Dr Christopher Morriss-Roberts, a senior lecturer at the University of Brighton, has instead suggested that penis size matters to athletes in the locker room, who he argues idolise teammates with bigger penises.

However, if a teammate’s member is considered too large it arouses suspicion from others over whether it could actually be used sexually.

In research for his PHD, Dr Morriss-Roberts interviewed eight London athletes who played a variety of sports including football, tennis and rugby. Half of these men self-identified as gay and the other half as straight.

After spending a year analysing the results, he found that all of the men were inclined to look at other penises in the changing room in order to compare one teammate’s size with another.

Well-endowed teammates, he noted, were likely to become key team-building members of the group.

“This knowing of who has a large cock and who didn’t within a homosocial environment helped individual sporting males climb up a social hierarchy of importance,” he wrote in Outsports.

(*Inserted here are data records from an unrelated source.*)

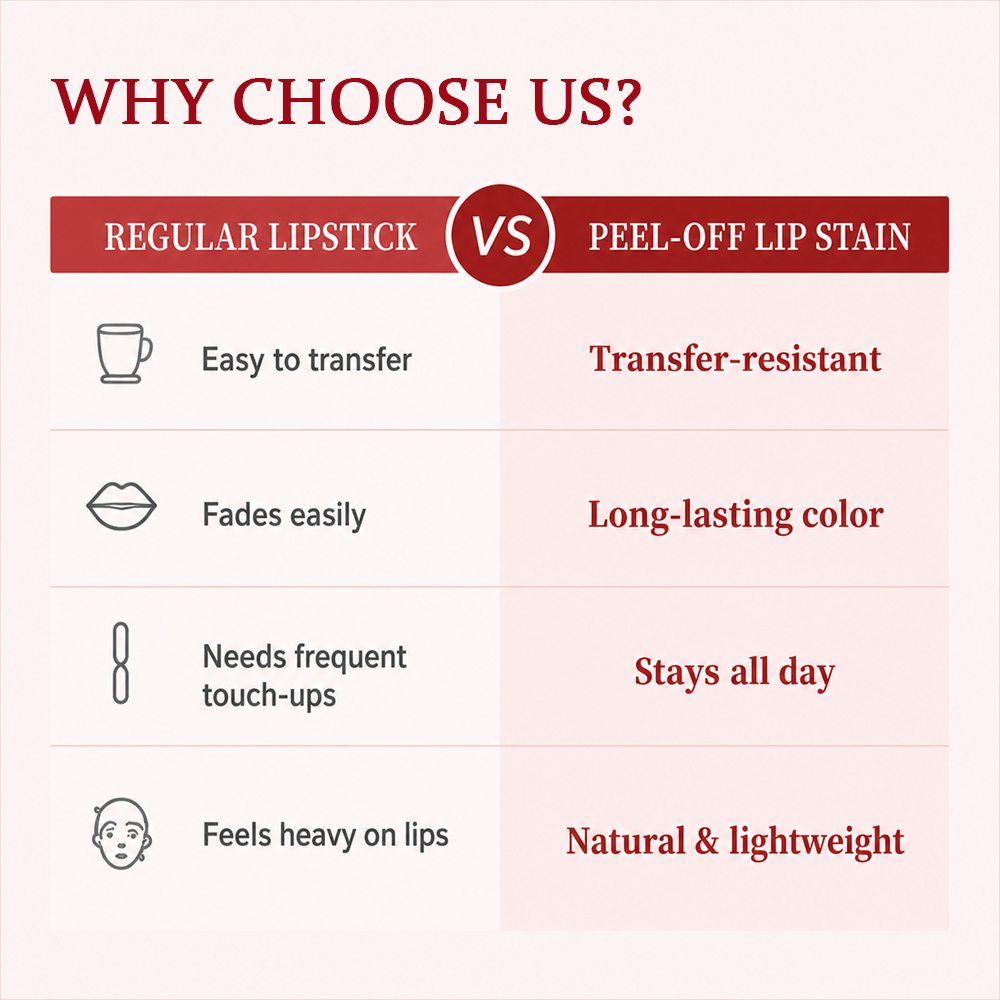 WHY CHOOSE US?

| REGULAR LIPSTICK | VS | PEEL-OFF LIP STAIN |
|---|---|---|
| Easy to transfer | | Transfer-resistant |
| Fades easily | | Long-lasting color |
| Needs frequent touch-ups | | Stays all day |
| Feels heavy on lips | | Natural & lightweight |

“Those with the larger penises were revered and idolised by their teammates as a symbol of masculinity.”

Penis size also provided the basis for jokes and nicknames among teammates, he said, who would continue this banter outside of the locker room and into social situations.

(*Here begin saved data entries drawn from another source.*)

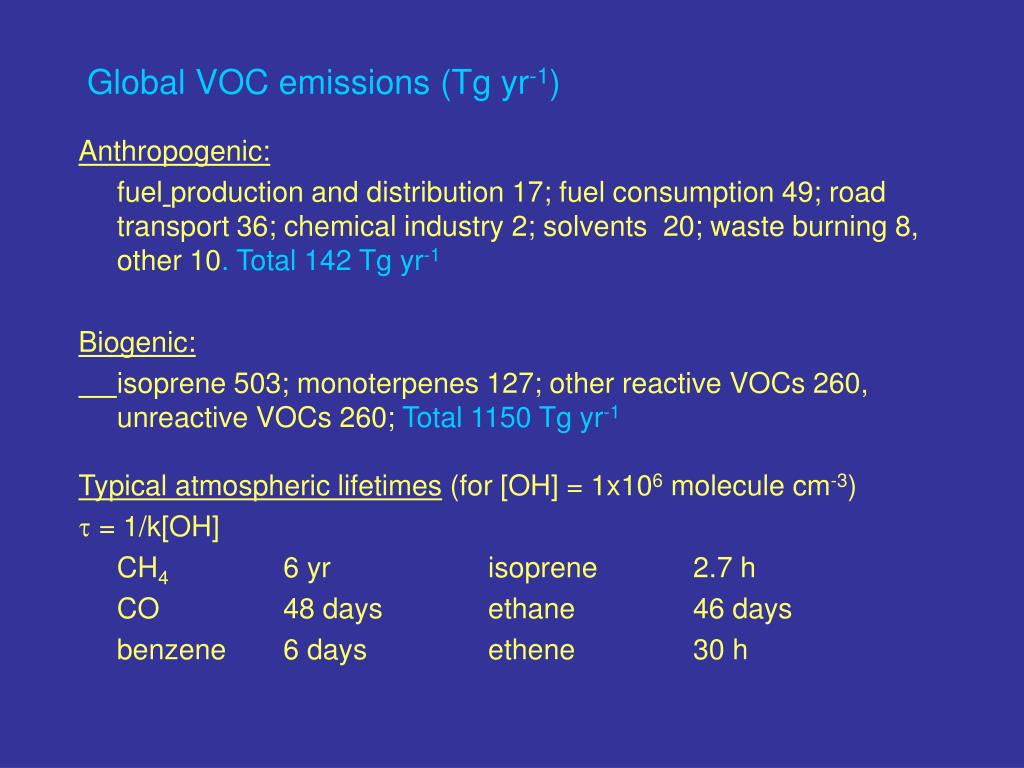 Global VOC emissions (Tg yr$^{-1}$)

Anthropogenic:

fuel production and distribution 17; fuel consumption 49; road transport 36; chemical industry 2; solvents 20; waste burning 8, other 10. Total 142 Tg yr$^{-1}$

Biogenic:

isoprene 503; monoterpenes 127; other reactive VOCs 260, unreactive VOCs 260; Total 1150 Tg yr$^{-1}$

Typical atmospheric lifetimes (for [OH] = 1x10$^{6}$ molecule cm$^{-3}$)

$\tau$ = 1/k[OH]

| | | | |
|---|---|---|---|
| $CH_4$ | 6 yr | isoprene | 2.7 h |
| CO | 48 days | ethane | 46 days |
| benzene | 6 days | ethene | 30 h |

Dr Morriss-Roberts said one athlete explained that if they saw a well-endowed teammate talking to a woman in a club they might inform her that he had a large appendage.

Those with large penises also had to maintain a sexually active lifestyle in order to keep their reputation as masculine.

In contrast, men who had smaller penises had to work harder to climb up the team social hierarchy, particularly if they were overweight.

Gay men also tended to feel more self-conscious in communal changing rooms than straight men, with one participant reporting that he felt it was "unfair to change in front of heterosexual athletes, in case they felt uncomfortable".

Meanwhile, some straight athletes admitted to encouraging a semi-erection in order to make their penises look bigger. Gay men said this was something they would not do however because they felt they had to perform in a "heteronormative manner to de-emphasize queer behaviour".

Dr Morriss-Roberts wrote: "In the thesis I argue that a large penis is now an essential component of hegemonic masculinity, and should be considered a new tenet of masculine capital - taking into account the significance it has on social hierarchy in the sporting environment. I have called this cock-supremacy."

He concluded: "My work suggests that cock size does matter in sport, irrespective of sexuality, sporting discipline and age."